» **Work to complete**: Edit the lines below by changing each "camera" to "lens" and keeping the rest unchanged.

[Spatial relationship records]
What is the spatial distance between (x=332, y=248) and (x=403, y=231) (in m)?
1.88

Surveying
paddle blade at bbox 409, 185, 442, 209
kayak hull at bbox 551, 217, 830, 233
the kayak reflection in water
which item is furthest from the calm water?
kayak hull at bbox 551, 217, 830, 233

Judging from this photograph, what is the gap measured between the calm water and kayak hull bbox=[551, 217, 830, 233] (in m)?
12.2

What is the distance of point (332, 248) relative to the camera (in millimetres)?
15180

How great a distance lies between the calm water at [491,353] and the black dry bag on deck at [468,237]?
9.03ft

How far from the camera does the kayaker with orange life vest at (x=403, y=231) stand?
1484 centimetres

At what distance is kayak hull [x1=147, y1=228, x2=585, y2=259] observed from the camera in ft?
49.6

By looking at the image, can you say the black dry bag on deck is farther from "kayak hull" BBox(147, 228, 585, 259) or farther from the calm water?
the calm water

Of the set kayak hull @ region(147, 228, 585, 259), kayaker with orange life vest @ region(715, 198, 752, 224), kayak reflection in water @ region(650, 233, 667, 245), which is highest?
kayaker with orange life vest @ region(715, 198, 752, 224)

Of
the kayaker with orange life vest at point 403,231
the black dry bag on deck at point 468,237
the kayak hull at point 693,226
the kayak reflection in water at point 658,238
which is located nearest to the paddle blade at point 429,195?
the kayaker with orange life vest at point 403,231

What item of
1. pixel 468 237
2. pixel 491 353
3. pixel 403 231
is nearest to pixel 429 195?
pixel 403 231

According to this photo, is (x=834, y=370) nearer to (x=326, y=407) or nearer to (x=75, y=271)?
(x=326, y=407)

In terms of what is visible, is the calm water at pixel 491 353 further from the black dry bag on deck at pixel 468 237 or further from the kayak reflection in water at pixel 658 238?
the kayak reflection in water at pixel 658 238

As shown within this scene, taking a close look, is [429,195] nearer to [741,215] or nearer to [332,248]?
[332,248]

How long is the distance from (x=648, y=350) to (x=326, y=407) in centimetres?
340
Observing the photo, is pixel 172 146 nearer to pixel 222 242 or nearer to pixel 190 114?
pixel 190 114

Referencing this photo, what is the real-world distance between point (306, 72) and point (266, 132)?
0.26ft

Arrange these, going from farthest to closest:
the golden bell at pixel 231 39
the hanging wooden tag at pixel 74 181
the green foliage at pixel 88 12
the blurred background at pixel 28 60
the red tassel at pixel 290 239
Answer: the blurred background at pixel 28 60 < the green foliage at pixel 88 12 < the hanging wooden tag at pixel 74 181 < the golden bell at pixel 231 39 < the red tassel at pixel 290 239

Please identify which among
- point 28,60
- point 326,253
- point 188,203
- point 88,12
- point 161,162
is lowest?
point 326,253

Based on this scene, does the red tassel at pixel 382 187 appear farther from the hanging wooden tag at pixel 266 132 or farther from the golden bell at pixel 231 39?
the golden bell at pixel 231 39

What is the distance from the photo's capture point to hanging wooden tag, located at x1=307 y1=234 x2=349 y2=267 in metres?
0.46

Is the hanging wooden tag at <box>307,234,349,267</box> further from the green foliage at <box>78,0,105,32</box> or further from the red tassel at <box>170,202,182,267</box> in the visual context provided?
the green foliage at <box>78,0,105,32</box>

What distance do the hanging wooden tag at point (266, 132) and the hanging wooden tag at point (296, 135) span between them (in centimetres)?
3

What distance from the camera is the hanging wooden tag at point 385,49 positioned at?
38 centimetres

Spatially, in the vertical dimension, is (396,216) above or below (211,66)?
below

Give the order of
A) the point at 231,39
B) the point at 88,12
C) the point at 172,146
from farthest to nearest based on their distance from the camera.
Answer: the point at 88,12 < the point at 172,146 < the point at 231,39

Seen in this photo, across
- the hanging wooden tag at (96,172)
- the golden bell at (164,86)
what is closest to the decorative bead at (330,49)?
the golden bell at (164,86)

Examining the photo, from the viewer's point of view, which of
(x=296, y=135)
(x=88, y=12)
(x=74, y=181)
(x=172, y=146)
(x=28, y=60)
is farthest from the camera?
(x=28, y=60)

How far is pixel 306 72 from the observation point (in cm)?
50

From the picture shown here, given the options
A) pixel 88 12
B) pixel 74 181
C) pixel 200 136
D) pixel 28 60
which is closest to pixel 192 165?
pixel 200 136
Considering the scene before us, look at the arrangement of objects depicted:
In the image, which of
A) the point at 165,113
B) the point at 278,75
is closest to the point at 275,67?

» **Exercise answer**:
What is the spatial distance between (x=332, y=248) and (x=403, y=231) (in m)?
1.88

Surveying
paddle blade at bbox 409, 185, 442, 209
kayak hull at bbox 551, 217, 830, 233
the kayak reflection in water
which item is furthest from the calm water?
kayak hull at bbox 551, 217, 830, 233

Judging from this photograph, what is the gap measured between the calm water and kayak hull bbox=[551, 217, 830, 233] (in m)?
12.2

What is the distance of point (332, 248) relative to the lens (in millimetres)?
15180

How great a distance lies between the calm water at [491,353] and the black dry bag on deck at [468,237]?
9.03ft

How far from the lens does the kayaker with orange life vest at (x=403, y=231) stand?
1484 centimetres

At what distance is kayak hull [x1=147, y1=228, x2=585, y2=259] observed from the lens in ft?
49.6

By looking at the image, can you say the black dry bag on deck is farther from "kayak hull" BBox(147, 228, 585, 259) or farther from the calm water?
the calm water

Of the set kayak hull @ region(147, 228, 585, 259), kayaker with orange life vest @ region(715, 198, 752, 224), kayak reflection in water @ region(650, 233, 667, 245), which is highest?
kayaker with orange life vest @ region(715, 198, 752, 224)

Of
the kayaker with orange life vest at point 403,231
the black dry bag on deck at point 468,237
the kayak hull at point 693,226
the kayak reflection in water at point 658,238
which is located nearest to the paddle blade at point 429,195?
the kayaker with orange life vest at point 403,231

What item of
1. pixel 468 237
2. pixel 491 353
3. pixel 403 231
is nearest to pixel 429 195?
pixel 403 231

According to this photo, is (x=834, y=370) nearer to (x=326, y=407) or nearer to (x=75, y=271)?
(x=326, y=407)

In terms of what is visible, is the calm water at pixel 491 353 further from the black dry bag on deck at pixel 468 237 or further from the kayak reflection in water at pixel 658 238?
the kayak reflection in water at pixel 658 238

As shown within this scene, taking a close look, is [429,195] nearer to [741,215] or nearer to [332,248]?
[332,248]

How long is the distance from (x=648, y=350) to (x=326, y=407) in centimetres?
340
Observing the photo, is pixel 172 146 nearer to pixel 222 242 or nearer to pixel 190 114?
pixel 190 114

Referencing this photo, what is the real-world distance between point (306, 72) and point (266, 132)?
0.26ft

Arrange these, going from farthest to closest:
the golden bell at pixel 231 39
the hanging wooden tag at pixel 74 181
the green foliage at pixel 88 12
the blurred background at pixel 28 60
the red tassel at pixel 290 239
Answer: the blurred background at pixel 28 60 < the green foliage at pixel 88 12 < the hanging wooden tag at pixel 74 181 < the golden bell at pixel 231 39 < the red tassel at pixel 290 239

Please identify which among
- point 28,60
- point 326,253
- point 188,203
- point 88,12
- point 161,162
is lowest?
point 326,253

Based on this scene, does the red tassel at pixel 382 187 appear farther from the hanging wooden tag at pixel 266 132 or farther from the golden bell at pixel 231 39?
the golden bell at pixel 231 39

What is the distance from the photo's capture point to hanging wooden tag, located at x1=307 y1=234 x2=349 y2=267 in metres?
0.46

Is the hanging wooden tag at <box>307,234,349,267</box> further from the green foliage at <box>78,0,105,32</box> or further from the red tassel at <box>170,202,182,267</box> in the visual context provided?
the green foliage at <box>78,0,105,32</box>

What distance do the hanging wooden tag at point (266, 132) and the hanging wooden tag at point (296, 135) span between them (in centimetres)?
3

What distance from the lens is the hanging wooden tag at point 385,49 positioned at?
38 centimetres

Spatially, in the vertical dimension, is (396,216) above or below (211,66)?
below

Give the order of
A) the point at 231,39
B) the point at 88,12
C) the point at 172,146
from farthest to nearest based on their distance from the lens.
Answer: the point at 88,12 < the point at 172,146 < the point at 231,39

Seen in this photo, across
- the hanging wooden tag at (96,172)
- the golden bell at (164,86)
what is closest to the decorative bead at (330,49)?
the golden bell at (164,86)

Examining the photo, from the viewer's point of view, which of
(x=296, y=135)
(x=88, y=12)
(x=74, y=181)
(x=172, y=146)
(x=28, y=60)
is farthest from the lens?
(x=28, y=60)

How far is pixel 306 72 from the observation point (in cm)?
50

From the picture shown here, given the options
A) pixel 88 12
B) pixel 74 181
C) pixel 200 136
D) pixel 28 60
which is closest to pixel 192 165?
pixel 200 136
Considering the scene before us, look at the arrangement of objects depicted:
In the image, which of
A) the point at 165,113
B) the point at 278,75
is closest to the point at 275,67?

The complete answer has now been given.